> [Provided text]:

The Dawood Group (Urdu: داؤد گروپ), also Dawood Group of Companies, is a term widely used in Pakistan for diverse businesses and industries of the Dawood family-business, founded by Seth Ahmed Dawood (1905-2002). The term Dawood Group is therefore a phrase rather than an registered entity, used to describe a platform for the establishment of diverse businesses and industries in the early decades after the independence of Pakistan (1950-1960s).

Ahmed Dawood was one of the country’s senior industrialists who was by 1933 with his firm the biggest supplier of imported yarn to the textile mills in India.  He left India after the partition and migrated with his three brothers Suleman Dawood, Siddiq Dawood, and Sattar Dawood including their entire families to Pakistan. The Dawood Corporation was the first entity set up in Karachi and Manchester, UK, to start business activities in 1948. It started initially from a small office and a shop in Karachi but their business grew over the coming decades.

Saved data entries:

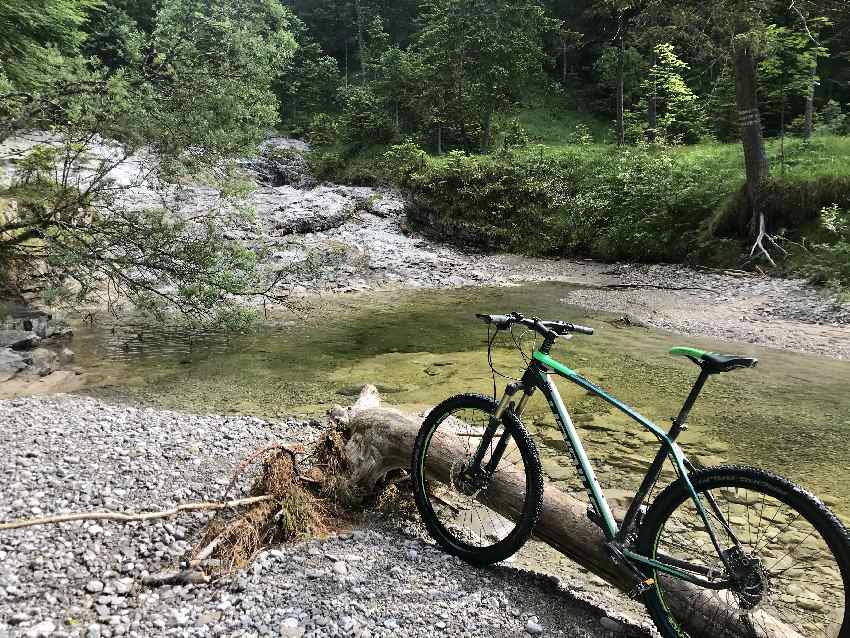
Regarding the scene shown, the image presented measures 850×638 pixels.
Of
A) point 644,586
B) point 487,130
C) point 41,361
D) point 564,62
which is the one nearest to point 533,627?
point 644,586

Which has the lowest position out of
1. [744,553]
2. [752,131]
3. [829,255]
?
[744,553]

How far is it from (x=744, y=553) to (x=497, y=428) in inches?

> [Goals]:
1. Name the brothers of Ahmed Dawood who migrated with him to Pakistan, according to the Dawood Group text.
2. Extend the Dawood Group text beyond its final sentence.
The listing is not needed for this work.

> [Answers to the tasks]:
1. Suleman Dawood, Siddiq Dawood, and Sattar Dawood

2.
While in 1970 all the undertakings together made it count as one of the largest business groups in the country, the following year marked an abrupt change: Following the creation of Bangladesh in 1971, almost 60% of the businesses led by Ahmed Dawood and all investments in East Pakistan were lost due to the nationalisation there. The remaining enterprises in Pakistan suffered further setbacks after the nationalisation in the early-mid-1970s.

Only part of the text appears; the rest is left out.